The gold standard of Bretton Woods
As World War II was ending, major central banks held the Bretton Woods Conference in New Hampshire. Attended by representatives from 44 countries in 1944, it produced a series of important political and economic developments
They agreed fixed exchange rates, pegging the dollar to gold at a price of $35 an ounce, with other currencies rates of exchange set against the US’s unit of money.
But the move proved to be a constraint on the US Treasury as the wider global economic conditions changed, and over time the system, designed for stability, came under pressure.
The Bretton Woods system ended in 1971. President Richard Nixon liberalised the dollar’s exchange rate and abolished the gold standard, to let the dollar float freely on the market to relieve pressure on the US Treasury caused by the peg to gold.
But the dollar remained the main currency used in international trade. Oil transactions continued to be priced in dollars. It is estimated that around 40% of global trade transactions are conducted in dollars, while the US contribution to international trade is only about 10% of the total.
Rising inflation was perhaps one of the main factors that led to the collapse of Bretton Woods. The increased tension in southeast Asia from 1958 to 1971 – when the US became embroiled in the Vietnam War in an attempt to stop the spread of communism – was a major part of the picture.

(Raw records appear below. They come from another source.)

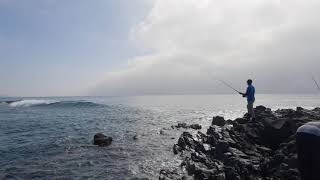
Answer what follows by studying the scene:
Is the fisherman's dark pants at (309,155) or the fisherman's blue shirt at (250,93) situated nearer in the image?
the fisherman's dark pants at (309,155)

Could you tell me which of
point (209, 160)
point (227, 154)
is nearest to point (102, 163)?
point (209, 160)

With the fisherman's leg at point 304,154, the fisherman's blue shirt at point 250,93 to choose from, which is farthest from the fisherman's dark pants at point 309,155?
the fisherman's blue shirt at point 250,93

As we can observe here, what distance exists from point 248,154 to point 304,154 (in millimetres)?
9110

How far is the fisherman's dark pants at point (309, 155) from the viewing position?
15.0ft

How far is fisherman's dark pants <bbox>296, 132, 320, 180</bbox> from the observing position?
4586 mm

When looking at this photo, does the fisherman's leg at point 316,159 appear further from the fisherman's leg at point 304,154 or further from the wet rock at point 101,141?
the wet rock at point 101,141

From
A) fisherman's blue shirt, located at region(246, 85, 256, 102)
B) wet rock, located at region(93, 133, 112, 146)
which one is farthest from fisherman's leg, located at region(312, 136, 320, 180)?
wet rock, located at region(93, 133, 112, 146)

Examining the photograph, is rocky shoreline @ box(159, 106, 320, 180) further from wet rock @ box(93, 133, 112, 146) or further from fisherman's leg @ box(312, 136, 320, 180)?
wet rock @ box(93, 133, 112, 146)

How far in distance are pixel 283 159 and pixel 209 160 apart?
4.34m

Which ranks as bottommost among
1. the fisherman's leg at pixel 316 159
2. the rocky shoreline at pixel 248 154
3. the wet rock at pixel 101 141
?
the wet rock at pixel 101 141

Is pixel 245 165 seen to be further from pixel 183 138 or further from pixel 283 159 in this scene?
pixel 183 138

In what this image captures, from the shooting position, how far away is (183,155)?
17625 millimetres

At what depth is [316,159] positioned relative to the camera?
15.1 ft

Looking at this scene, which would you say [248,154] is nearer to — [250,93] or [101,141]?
[250,93]
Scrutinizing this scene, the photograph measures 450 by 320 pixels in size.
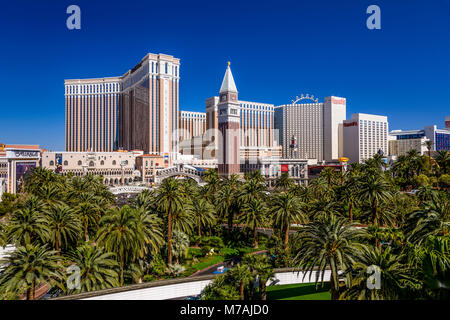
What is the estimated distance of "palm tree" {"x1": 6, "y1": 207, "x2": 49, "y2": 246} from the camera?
31.7 metres

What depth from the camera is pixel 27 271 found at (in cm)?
2280

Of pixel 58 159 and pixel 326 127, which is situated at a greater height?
pixel 326 127

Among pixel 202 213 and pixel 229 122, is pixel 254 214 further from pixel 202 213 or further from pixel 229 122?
pixel 229 122

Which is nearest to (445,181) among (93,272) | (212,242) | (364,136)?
(212,242)

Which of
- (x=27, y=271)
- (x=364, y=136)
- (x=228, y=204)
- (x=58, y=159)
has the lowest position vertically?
(x=27, y=271)

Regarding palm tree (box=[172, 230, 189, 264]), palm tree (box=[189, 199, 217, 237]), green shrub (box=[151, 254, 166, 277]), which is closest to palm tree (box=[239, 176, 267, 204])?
palm tree (box=[189, 199, 217, 237])

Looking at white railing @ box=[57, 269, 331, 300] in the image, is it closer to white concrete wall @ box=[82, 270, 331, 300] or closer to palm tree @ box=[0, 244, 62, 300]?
white concrete wall @ box=[82, 270, 331, 300]

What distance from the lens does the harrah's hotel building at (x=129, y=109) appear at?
159000mm

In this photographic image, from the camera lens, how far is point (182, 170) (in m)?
130

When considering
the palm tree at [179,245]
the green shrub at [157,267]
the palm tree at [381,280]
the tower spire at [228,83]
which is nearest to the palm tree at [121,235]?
the green shrub at [157,267]

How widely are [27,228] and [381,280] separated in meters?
31.7

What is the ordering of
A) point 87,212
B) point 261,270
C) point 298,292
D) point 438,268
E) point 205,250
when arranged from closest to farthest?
point 438,268, point 261,270, point 298,292, point 87,212, point 205,250

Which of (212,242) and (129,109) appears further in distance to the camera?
(129,109)

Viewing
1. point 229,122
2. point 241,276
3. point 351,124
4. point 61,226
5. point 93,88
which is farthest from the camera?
point 93,88
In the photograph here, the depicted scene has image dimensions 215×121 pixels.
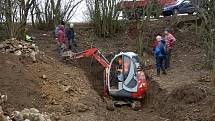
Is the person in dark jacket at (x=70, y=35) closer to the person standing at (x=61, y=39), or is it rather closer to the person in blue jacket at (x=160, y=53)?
the person standing at (x=61, y=39)

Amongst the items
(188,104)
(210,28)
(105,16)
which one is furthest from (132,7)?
(188,104)

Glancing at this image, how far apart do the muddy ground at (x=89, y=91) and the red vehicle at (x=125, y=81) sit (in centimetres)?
44

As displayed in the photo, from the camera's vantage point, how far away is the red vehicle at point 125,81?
17427 mm

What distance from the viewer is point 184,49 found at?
25.4m

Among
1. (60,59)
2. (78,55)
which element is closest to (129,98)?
(78,55)

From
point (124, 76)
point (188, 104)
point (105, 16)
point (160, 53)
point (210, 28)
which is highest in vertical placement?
point (105, 16)

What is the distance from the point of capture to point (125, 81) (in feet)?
58.0

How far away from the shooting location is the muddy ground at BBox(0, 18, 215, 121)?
14.7m

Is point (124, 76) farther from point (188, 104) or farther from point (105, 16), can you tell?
point (105, 16)

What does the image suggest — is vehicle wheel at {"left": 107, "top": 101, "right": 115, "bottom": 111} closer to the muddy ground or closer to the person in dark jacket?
the muddy ground

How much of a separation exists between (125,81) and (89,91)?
1419 millimetres

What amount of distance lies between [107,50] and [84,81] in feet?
20.2

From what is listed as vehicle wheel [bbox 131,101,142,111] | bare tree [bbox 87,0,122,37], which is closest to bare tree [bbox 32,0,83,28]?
bare tree [bbox 87,0,122,37]

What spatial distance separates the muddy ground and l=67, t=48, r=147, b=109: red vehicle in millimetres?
439
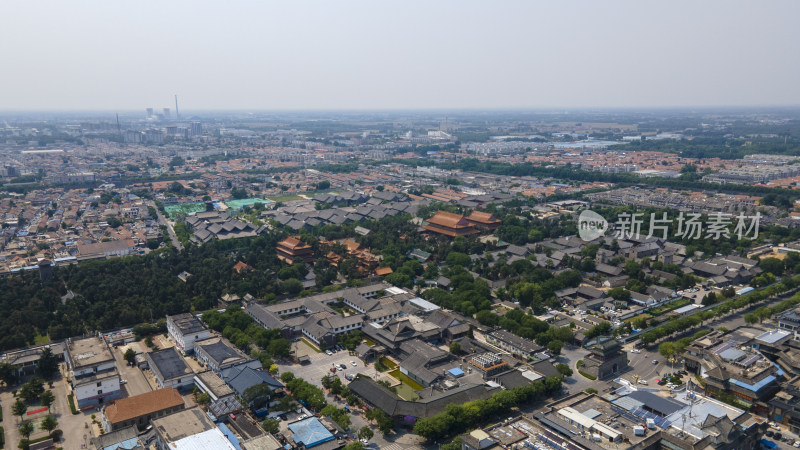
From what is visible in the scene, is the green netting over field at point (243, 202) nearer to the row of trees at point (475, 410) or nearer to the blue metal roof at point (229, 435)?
the blue metal roof at point (229, 435)

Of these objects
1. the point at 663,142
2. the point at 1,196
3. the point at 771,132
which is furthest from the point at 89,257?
the point at 771,132

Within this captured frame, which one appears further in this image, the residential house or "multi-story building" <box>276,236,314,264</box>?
"multi-story building" <box>276,236,314,264</box>

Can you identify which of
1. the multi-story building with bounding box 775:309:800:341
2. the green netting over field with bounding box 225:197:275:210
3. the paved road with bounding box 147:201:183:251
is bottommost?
the paved road with bounding box 147:201:183:251

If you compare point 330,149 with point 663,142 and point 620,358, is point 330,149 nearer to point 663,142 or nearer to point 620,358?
point 663,142

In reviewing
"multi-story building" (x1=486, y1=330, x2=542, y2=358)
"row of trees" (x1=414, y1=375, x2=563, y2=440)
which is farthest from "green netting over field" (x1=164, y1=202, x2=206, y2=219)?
"row of trees" (x1=414, y1=375, x2=563, y2=440)

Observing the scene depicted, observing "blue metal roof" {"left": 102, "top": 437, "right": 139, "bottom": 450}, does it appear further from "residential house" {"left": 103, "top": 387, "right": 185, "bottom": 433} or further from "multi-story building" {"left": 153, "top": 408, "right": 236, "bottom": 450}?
"residential house" {"left": 103, "top": 387, "right": 185, "bottom": 433}

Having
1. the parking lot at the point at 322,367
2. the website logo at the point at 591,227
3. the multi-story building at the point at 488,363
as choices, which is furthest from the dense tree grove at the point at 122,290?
the website logo at the point at 591,227

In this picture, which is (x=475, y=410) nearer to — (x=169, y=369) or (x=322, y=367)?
(x=322, y=367)

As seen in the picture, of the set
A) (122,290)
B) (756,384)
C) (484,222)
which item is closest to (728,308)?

One could argue that one of the main factors that led to the collapse of the Bretton Woods system was the policies that caused inflation rates to rise. The period from 1958 to 1971 included increased tensions in Southeast Asia, with the United States becoming embroiled in the Vietnam War in an attempt to prevent the communists in North Vietnam from taking over South Vietnam.
Modern day dollar rivals
Currently, there are currencies competing with the dollar, also used in international trade transactions, most notably the euro and the China’s renminbi.
Naturally, the use of currencies depends on the role that a country plays in international trade. China, for example, has expanded its export capabilities since the 1980s, which has strengthened its ability to agree with its trading partners to settle its imports in Chinese currency.
However, many countries only use the dollar to settle international trade accounts, especially oil-exporting countries that receive payment for their oil exports in dollars. The same is true for the US, Canada, and many Latin American countries.